什麼是階段呢?前頭說過,人權運動含有三種意味:一是教育上平等權,二是職業上平等權,三是政治上平等權。這三件事雖然一貫,但裡頭自然分出個步驟來。在貴族壟斷權利的時代,他們辯護自己唯一的武器,就是說:我們貴族所有的學問知識,你們平民沒有;我們貴族辦得下來的事,你們平民辦不下來。這話對不對呢?對呀。歐洲中世的社會情狀,的確是如此。倘若十八、九世紀依然是這種情狀,我敢保《人權宣言》一定發不出來,即發出來也是空話。所以自文藝復興以來,他們平民第一件最急切的要求,是要和貴族有受同等教育的機會。這種機會陸續到手,他們便十二分努力去增進自己的知識和能力。到十八、九世紀時,平民的知識能力,比貴族只有加高,絕無低下,於是乎一鼓作氣,把平民運動成功了。換一句話說:他們是先把做人條件預備充實,才能把做人的權利擴張圓滿。

他們的女權運動,現在也正往這條路上走。女權運動,也是好幾十年前已經開始了,但勢力很是微微不振。為什麼不振呢?因為女子知識能力的確趕不上男子。為什麼趕不上呢?因為不能和男子有受同等教育的機會。他們用全力打破這一關,打破之後,再一步一步的肉博前去,以次到職業問題,以次到參政權問題。現在歐美這種運動,漸漸的已有一部分成功了。

* 所附資料:
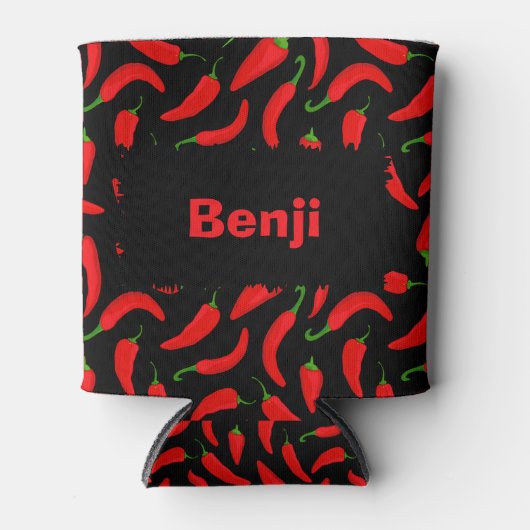 Cool Graphic Print Red Chili Pepper Blikjeskoeler (Voorkant)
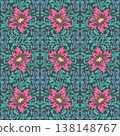Vintage Damask Floral Bloom Seamless Pattern 138148767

* 作業說明:
a. 請將擷取文字中的「換一句話說:他們是先把做人條件預備充實,才能把做人的權利擴張圓滿。」一句譯成英文。
b. 擷取文字指出人權運動含有三種意味,請逐一列出這三種平等權。
c. 請從擷取文字中照原文抄錄自「什麼是階段呢?前頭說過,人權」至「條件預備充實,才能把做人的權利擴張圓滿。」的部分。
作答時請僅依據擷取文字。

* 依序作答:
a. In other words, they first made the conditions for being a person fully ready, and only then could they extend their rights as persons to completeness.

b.
教育上平等權
職業上平等權
政治上平等權

c.
什麼是階段呢?前頭說過,人權運動含有三種意味:一是教育上平等權,二是職業上平等權,三是政治上平等權。這三件事雖然一貫,但裡頭自然分出個步驟來。在貴族壟斷權利的時代,他們辯護自己唯一的武器,就是說:我們貴族所有的學問知識,你們平民沒有;我們貴族辦得下來的事,你們平民辦不下來。這話對不對呢?對呀。歐洲中世的社會情狀,的確是如此。倘若十八、九世紀依然是這種情狀,我敢保《人權宣言》一定發不出來,即發出來也是空話。所以自文藝復興以來,他們平民第一件最急切的要求,是要和貴族有受同等教育的機會。這種機會陸續到手,他們便十二分努力去增進自己的知識和能力。到十八、九世紀時,平民的知識能力,比貴族只有加高,絕無低下,於是乎一鼓作氣,把平民運動成功了。換一句話說:他們是先把做人條件預備充實,才能把做人的權利擴張圓滿。